RAF Sentinel Aircraft Returns from the Middle East.
(Source: Royal Air Force; published Aug. 02, 2017)
A Sentinel R1 from 5(AC) Squadron Royal Air Force returning to RAF Waddington from the near East. The Sentinel operated from RAF Station Akrotiri in Cyprus on Operation Shader, the Counter-Daesh mission. (RAF photo)
A Royal Air Force Sentinel R1 aircraft based at RAF Waddington, was today welcomed back following the latest successful mission supporting the coalition in the fight against Daesh in the Middle East.

The 5 (Army Cooperation) Squadron aircraft landed today after eight weeks away where the crew have been supporting coalition operations by supplying information that ensures the strikes carried out by the RAF and other coalition aircraft are accurate.

Wing Commander Chris Melville the officer commanding 5 Sqn said: “This has been a highly successful deployment by the Squadron and we continue to contribute to the success of the mission.” He added: “It is always difficult to recognise the work of my Squadron due to the sensitive nature of it, but today is an opportunity to publically congratulate them on a job well done.”

During this tour the Iraqi Security forces, together with their coalition allies in the air and on the ground, have successfully recaptured the Iraqi city of Mosul with the 5 Sqn Sentinel playing an important part in the gathering of information to support the ground campaign.
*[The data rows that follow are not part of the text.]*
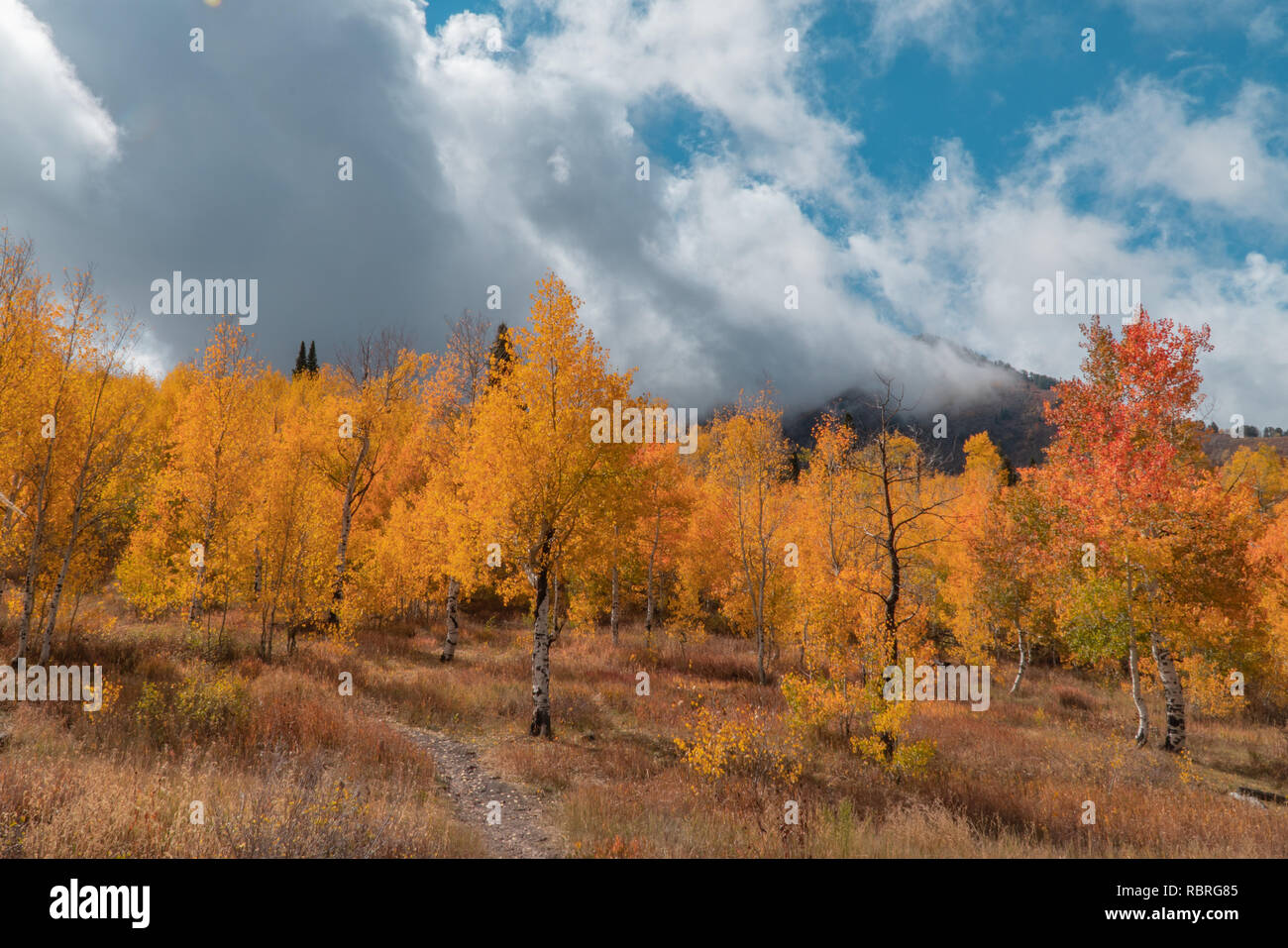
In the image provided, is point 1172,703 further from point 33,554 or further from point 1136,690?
point 33,554

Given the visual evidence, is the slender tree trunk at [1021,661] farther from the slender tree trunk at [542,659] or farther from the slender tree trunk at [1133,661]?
the slender tree trunk at [542,659]

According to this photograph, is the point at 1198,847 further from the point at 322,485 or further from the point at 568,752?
the point at 322,485

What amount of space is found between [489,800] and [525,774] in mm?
1421

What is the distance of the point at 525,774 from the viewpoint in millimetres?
12023

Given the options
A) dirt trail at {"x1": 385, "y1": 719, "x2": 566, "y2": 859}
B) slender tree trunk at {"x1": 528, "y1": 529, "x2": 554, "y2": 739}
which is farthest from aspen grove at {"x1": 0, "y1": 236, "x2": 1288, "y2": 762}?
dirt trail at {"x1": 385, "y1": 719, "x2": 566, "y2": 859}

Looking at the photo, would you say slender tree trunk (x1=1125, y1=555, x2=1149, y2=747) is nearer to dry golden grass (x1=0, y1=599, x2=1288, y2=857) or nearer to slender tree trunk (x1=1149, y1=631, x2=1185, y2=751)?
slender tree trunk (x1=1149, y1=631, x2=1185, y2=751)

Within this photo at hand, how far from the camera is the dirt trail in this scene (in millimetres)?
8680

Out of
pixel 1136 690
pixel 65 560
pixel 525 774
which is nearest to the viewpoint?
pixel 525 774

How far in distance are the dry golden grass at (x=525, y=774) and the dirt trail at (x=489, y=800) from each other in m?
0.37

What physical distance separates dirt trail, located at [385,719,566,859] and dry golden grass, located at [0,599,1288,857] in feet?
1.21

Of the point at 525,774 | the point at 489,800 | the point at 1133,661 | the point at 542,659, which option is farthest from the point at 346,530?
the point at 1133,661

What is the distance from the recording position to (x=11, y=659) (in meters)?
15.0

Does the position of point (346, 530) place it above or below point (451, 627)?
above
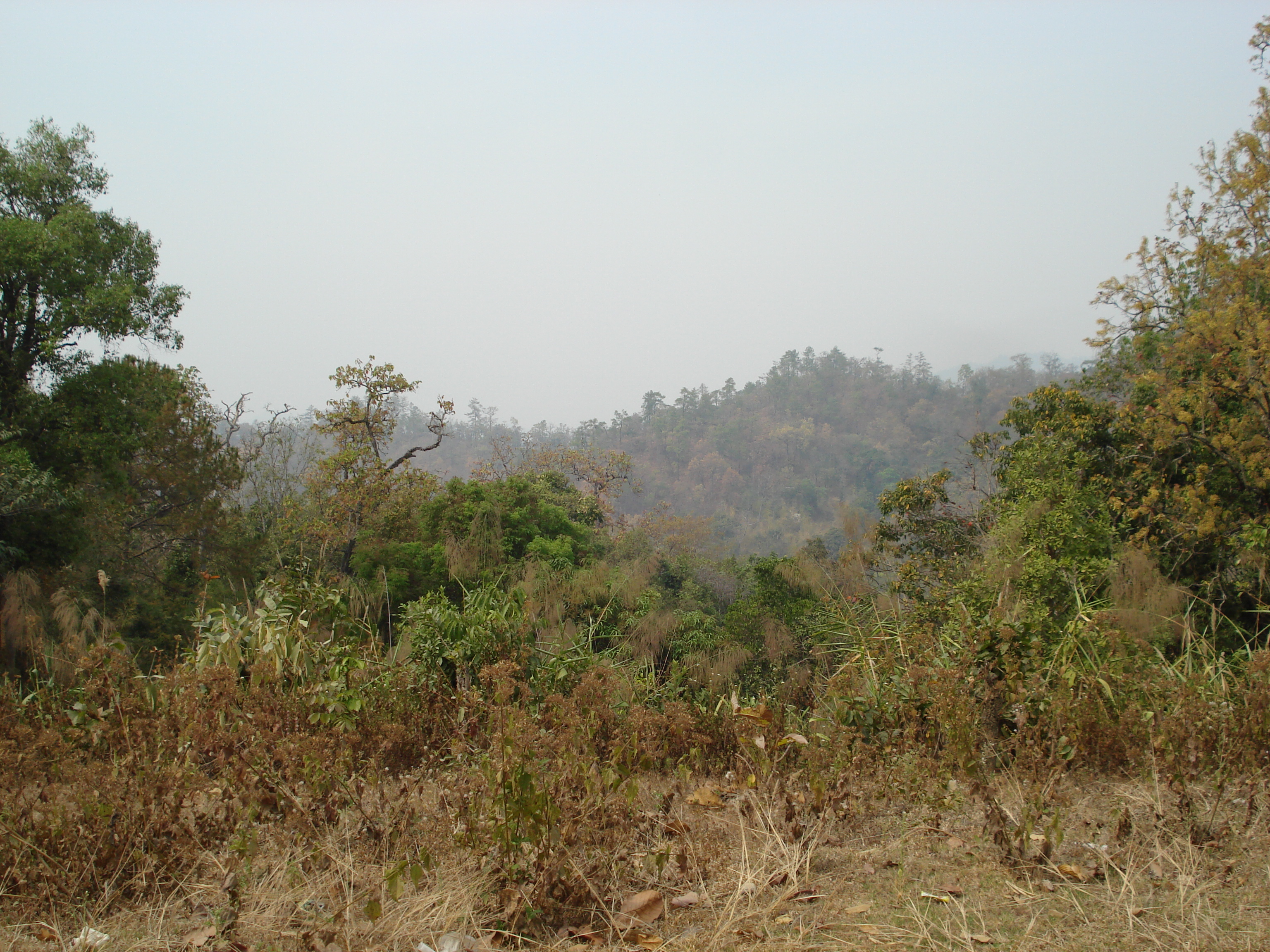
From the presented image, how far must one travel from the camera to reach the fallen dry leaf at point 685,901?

The Sentinel crew used the aircraft’s powerful radar to identify and track numerous targets over great distances, passing the information in near real time to friendly forces. The information gathered was also used by intelligence specialists to conduct in-depth forensic analysis of the data to generate intelligence products that are passed to commanders and decision makers enabling them to plan future operations.

Today’s returning Sentinel aircraft has been deployed in support of operations for two months and during that time was airborne for 235 hours, or the equivalent of nearly 10 days, with the typical sortie lasting for ten hours. During this time the aircraft flew approximately 4200 miles.

Squadron Leader Tom, a member of the crew said, ‘We are very proud of the work that we collectively do as a Squadron here. It gives the crews immense satisfaction to see the end product of their efforts and the effect of this on current operations.’


• 5 (AC) Squadron was reformed on 1 April 2004 at RAF Waddington to operate the Airborne Stand-Off Radar (ASTOR) System, flown on five modified Bombardier Global Express aircraft. In RAF service, the aircraft type is known as the Sentinel R Mk 1, with the R acknowledging its Reconnaissance role.

• The Squadron’s mission in the Intelligence Surveillance and Reconnaissance role is at the cutting edge of technology and military capability. The ISR role is of the highest priority for modern commanders and is pivotal in today’s ‘asymmetric-warfare’ challenge in the global war on terrorism, where the enemy is elusive and the Battlespace has no boundary. For 5 (AC) Squadron, the role is most apt, as after operating proudly as a fighter Squadron for 50 years, the Squadron reformed and switched to ISR role signalling a return to its roots.

• 5 (AC) Squadron celebrated its 100th anniversary in 2013. Recently the Squadron has been employed in various operations around the world, including Op ELLAMY, Op NEWCOMBE, OP TURUS and flew 1400 missions and over 16,000 hours in support of Op HERRICK between November 2008 and November 2014. The Squadron currently provides an enduring capability in support of Op SHADER.